While the DNA sequenced in-flight was prepared on the ground, recent demonstrations of the transfer of microliter fluid volumes with conventional pipettes in a microgravity environment17,19, in combination with Oxford Nanopore Technologies commercially-available rapid library preparation kit, lend themselves to the reality of sample preparation on the ISS. The miniPCR system is already onboard the ISS and has been used as both a heat block and thermal cycler in ground-based testing to support rapid 1D library preparation and amplifications of low input samples, respectively. Although a manual sample preparation process could be implemented on the ISS in the near future to enable the sequencing of spaceflight samples, flight certification of the soon-to-be-released sample and library preparation device, VolTRAX™ by Oxford Nanopore Technologies, could fully automate the entire process.

### Ground Processing of Cold Stowage Hardware

The nine flight samples were removed from the −80 °C freezer, placed on dry ice in a Styrofoam cooler, and shipped overnight to the launch processing facility at Kennedy Space Center (KSC). Once at KSC, the samples were maintained in a −80 °C freezer until transfer to the powered freezer on the SpaceX Dragon Capsule. To more closely approximate the handling of the flight samples, the nine ground control samples were also removed from the freezer, placed on dry ice in a Styrofoam cooler and allowed to sit on the laboratory bench for the same amount the time that the flight samples were out of the freezer during transit. A total of 18 R7.3 flow cells from the same manufacturing lot were shipped directly from the manufacturer to KSC for flight (9) and JSC to serve as ground controls (9). Upon receipt, the flow cells were stored at +4 °C until the time of launch. The flow cells and samples were maintained within the launch processing labs at KSC until 48 h before the launch, at which point they were loaded onto the vehicle.

### INFORMATION SUPPLIED
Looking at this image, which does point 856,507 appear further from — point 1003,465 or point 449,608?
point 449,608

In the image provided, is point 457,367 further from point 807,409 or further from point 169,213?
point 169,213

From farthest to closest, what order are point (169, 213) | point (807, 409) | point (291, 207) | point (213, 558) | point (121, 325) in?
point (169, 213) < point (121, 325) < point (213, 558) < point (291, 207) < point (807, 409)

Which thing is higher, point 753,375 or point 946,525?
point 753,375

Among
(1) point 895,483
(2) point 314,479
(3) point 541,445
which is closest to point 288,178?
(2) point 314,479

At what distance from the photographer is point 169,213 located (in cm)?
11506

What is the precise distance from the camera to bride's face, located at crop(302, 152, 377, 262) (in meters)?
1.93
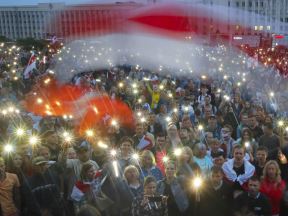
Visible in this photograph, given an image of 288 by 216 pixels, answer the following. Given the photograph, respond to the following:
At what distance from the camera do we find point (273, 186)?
16.3ft

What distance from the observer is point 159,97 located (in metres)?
11.9

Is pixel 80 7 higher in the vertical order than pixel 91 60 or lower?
higher

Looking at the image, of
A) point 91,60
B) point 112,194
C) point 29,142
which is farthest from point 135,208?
point 91,60

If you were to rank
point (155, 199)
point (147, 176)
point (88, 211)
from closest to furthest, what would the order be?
point (88, 211) < point (155, 199) < point (147, 176)

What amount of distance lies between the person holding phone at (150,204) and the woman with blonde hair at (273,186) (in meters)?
1.21

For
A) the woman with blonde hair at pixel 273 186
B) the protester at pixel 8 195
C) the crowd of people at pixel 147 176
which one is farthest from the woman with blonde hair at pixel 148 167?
the protester at pixel 8 195

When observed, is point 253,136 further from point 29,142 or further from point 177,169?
point 29,142

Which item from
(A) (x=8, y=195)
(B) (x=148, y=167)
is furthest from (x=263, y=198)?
(A) (x=8, y=195)

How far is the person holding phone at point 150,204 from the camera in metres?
4.54

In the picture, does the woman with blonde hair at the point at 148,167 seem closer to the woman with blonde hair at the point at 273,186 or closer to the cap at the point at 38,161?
the cap at the point at 38,161

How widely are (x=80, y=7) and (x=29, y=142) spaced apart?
70356mm

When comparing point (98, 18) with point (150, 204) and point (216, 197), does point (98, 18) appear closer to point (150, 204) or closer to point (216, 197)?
point (216, 197)

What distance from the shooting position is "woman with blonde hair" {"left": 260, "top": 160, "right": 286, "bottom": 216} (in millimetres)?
4891

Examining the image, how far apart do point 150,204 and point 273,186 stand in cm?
149
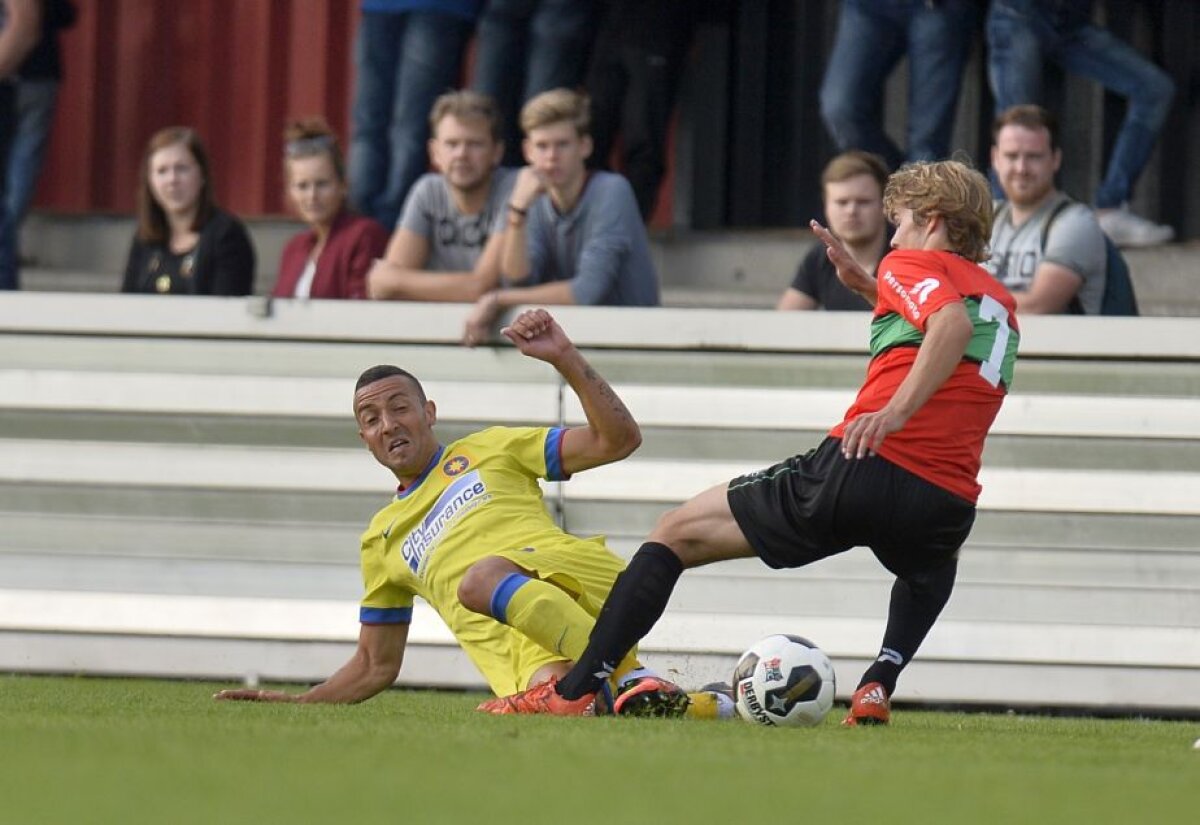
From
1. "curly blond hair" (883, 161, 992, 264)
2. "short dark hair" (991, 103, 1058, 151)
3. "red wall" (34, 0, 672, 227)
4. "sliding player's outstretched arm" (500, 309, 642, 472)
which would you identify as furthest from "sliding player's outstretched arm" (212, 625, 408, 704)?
"red wall" (34, 0, 672, 227)

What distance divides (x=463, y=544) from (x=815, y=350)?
87.2 inches

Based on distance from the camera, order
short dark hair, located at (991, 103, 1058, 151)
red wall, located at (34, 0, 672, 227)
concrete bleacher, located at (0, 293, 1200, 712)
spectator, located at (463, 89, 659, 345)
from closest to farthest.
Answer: concrete bleacher, located at (0, 293, 1200, 712) → short dark hair, located at (991, 103, 1058, 151) → spectator, located at (463, 89, 659, 345) → red wall, located at (34, 0, 672, 227)

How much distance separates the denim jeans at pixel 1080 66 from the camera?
31.2 ft

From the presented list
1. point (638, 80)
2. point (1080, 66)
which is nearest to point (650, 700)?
point (1080, 66)

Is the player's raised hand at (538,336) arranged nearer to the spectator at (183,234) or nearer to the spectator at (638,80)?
the spectator at (183,234)

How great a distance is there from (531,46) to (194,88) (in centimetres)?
289

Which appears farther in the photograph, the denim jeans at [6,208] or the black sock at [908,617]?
the denim jeans at [6,208]

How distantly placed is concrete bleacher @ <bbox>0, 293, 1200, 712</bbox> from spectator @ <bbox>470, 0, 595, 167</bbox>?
1.82 metres

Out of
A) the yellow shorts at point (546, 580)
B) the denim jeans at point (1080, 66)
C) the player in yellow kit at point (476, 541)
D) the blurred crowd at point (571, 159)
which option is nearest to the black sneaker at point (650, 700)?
the player in yellow kit at point (476, 541)

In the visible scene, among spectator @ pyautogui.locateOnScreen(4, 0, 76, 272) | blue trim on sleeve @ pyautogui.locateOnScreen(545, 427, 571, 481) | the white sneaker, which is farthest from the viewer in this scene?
spectator @ pyautogui.locateOnScreen(4, 0, 76, 272)

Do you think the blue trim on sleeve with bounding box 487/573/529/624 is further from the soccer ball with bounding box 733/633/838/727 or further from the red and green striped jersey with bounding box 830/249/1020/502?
the red and green striped jersey with bounding box 830/249/1020/502

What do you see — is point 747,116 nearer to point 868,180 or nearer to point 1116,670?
point 868,180

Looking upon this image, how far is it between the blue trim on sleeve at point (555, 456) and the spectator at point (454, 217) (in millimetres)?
2467

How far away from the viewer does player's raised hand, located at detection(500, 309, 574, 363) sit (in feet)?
20.9
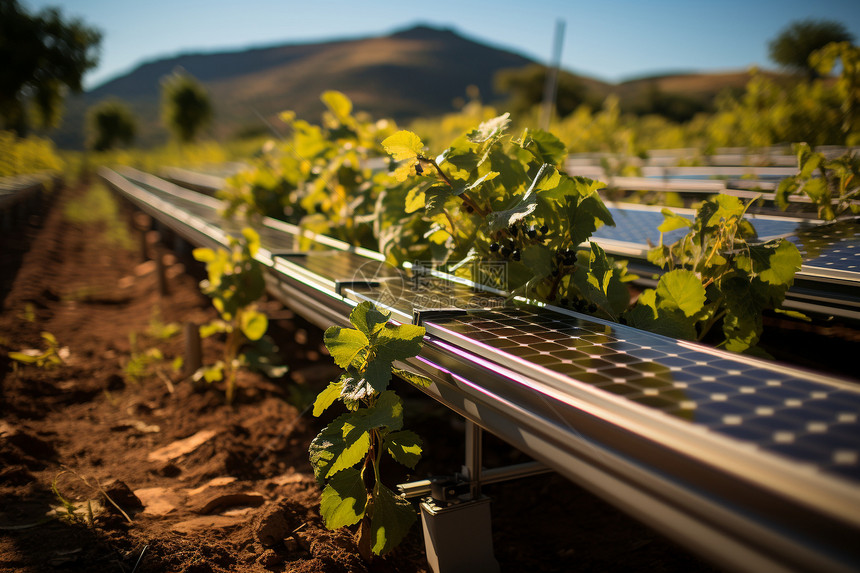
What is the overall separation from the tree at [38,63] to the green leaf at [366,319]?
40.6 m

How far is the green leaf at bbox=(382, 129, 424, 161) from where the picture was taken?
1349 millimetres

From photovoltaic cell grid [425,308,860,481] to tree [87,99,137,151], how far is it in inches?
2992

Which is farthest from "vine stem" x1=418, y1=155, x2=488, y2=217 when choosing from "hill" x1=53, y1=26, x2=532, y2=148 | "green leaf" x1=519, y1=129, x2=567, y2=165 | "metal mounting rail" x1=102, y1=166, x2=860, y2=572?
"hill" x1=53, y1=26, x2=532, y2=148

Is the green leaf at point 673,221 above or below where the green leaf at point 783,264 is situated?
above

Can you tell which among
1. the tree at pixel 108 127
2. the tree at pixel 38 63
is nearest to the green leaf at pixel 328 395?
the tree at pixel 38 63

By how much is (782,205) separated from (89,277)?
6875 mm

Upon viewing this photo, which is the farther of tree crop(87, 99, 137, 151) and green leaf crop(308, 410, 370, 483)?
tree crop(87, 99, 137, 151)

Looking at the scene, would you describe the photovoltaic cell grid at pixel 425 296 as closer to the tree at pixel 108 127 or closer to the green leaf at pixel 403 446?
the green leaf at pixel 403 446

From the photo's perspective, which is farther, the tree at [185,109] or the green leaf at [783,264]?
the tree at [185,109]

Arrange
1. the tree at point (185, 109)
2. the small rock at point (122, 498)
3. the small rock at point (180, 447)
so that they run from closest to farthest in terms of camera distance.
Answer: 1. the small rock at point (122, 498)
2. the small rock at point (180, 447)
3. the tree at point (185, 109)

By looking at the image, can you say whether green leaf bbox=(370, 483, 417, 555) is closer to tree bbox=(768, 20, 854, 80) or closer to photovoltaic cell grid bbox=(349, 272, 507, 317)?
photovoltaic cell grid bbox=(349, 272, 507, 317)

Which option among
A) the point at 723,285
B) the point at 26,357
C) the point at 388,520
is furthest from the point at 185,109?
the point at 723,285

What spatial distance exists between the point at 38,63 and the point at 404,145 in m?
47.4

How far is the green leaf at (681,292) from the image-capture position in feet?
4.07
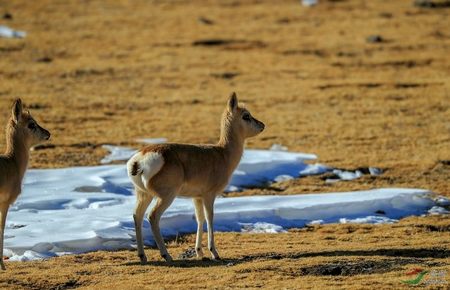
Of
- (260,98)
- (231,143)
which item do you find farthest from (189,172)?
(260,98)

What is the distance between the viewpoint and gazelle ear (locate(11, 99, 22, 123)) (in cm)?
1367

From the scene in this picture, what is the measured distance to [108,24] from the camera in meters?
52.0

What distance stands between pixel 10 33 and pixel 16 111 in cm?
3535

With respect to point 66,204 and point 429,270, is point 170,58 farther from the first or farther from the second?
point 429,270

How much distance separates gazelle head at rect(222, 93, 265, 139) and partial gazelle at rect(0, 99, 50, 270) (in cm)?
304

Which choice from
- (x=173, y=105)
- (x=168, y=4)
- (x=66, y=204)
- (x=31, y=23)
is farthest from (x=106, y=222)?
(x=168, y=4)

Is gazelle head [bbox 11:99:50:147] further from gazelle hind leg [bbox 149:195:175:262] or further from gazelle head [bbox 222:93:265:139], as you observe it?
gazelle head [bbox 222:93:265:139]

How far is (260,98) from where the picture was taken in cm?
3481

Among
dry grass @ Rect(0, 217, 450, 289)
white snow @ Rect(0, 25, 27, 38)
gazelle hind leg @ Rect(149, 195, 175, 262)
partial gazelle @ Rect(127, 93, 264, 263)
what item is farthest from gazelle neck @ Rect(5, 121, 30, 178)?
white snow @ Rect(0, 25, 27, 38)

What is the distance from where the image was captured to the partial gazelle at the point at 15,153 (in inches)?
513

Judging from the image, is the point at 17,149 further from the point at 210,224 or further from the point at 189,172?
the point at 210,224

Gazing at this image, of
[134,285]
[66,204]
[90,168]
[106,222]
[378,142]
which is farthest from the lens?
[378,142]

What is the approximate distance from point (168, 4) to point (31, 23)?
11463 mm

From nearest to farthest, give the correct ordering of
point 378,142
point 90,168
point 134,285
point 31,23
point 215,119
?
1. point 134,285
2. point 90,168
3. point 378,142
4. point 215,119
5. point 31,23
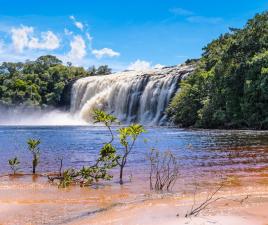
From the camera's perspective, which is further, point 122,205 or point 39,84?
point 39,84

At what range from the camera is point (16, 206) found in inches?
394

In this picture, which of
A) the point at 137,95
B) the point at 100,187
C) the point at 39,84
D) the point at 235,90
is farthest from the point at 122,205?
the point at 39,84

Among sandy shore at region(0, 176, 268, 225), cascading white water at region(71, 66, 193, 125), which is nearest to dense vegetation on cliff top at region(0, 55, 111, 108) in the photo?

### EXERCISE DIRECTIONS
Extend the passage on preparing DNA samples and flow cells for sequencing aboard the ISS, beginning right after its last sentence. The material above plays no part here.

### EXERCISE RESPONSE
### Launch and ISS Stowage Conditions

Flow cells were launched in a double cold bag in which the temperature was maintained between +2 and +8 °C. The DNA samples were launched in a powered freezer in which temperatures were maintained between −80 and −90 °C. Upon docking with the ISS, the flow cells and DNA samples were transferred to refrigerator (+2 to +8 °C) and freezer (−80 to −90 °C) dewars within the Minus Eighty Degree Laboratory Freezer for ISS (MELFI), respectively. All other items were stored at ambient ISS conditions.

### PacBio RSII Library Preparation and Sequencing

Single Molecule, Real-Time (SMRT) sequencing libraries were prepared using the SMRTbell Template Prep Kit 1.0 (Pacific Biosciences) and 20 kb Template Preparation Using BluePippin Size-Selection System protocol (Pacific Biosciences). For each sample, 5 μg were used. Library quality and quantity were determined using an Agilent 2200 TapeStation and Qubit dsDNA BR Assay (Life Technologies), respectively. Sequencing was conducted using P6-C4 chemistry and a v3 SMRT Cell (Pacific Biosciences) at Weill Cornell Medicine.

### Illumina MiSeq Library Preparation and Sequencing

Sequencing libraries were prepared from 1 ng of sample using the NexteraXT kit (Illumina) according to the manufacturer’s protocol. Libraries were indexed with dual 8-nt barcodes on each end of the sequencing amplicon. In total, 4 dual-indexed DNA sequencing libraries were constructed, corresponding to lambda bacteriophage, E. coli, mouse, and an equimolar mixture of DNA from the 3 organisms. Libraries were quantitated using the Agilent Bioanalyzer and Qubit spectrophotometer and sequenced on an Illumina MiSeq as a 1 × 160 bp single-end sequencing run. The approximate percentage of the run allocated to each library as determined by the quantified input concentration was 3% for lambda bacteriophage, 17% for E. coli, 30% for mouse, and 50% for the equimolar mixture.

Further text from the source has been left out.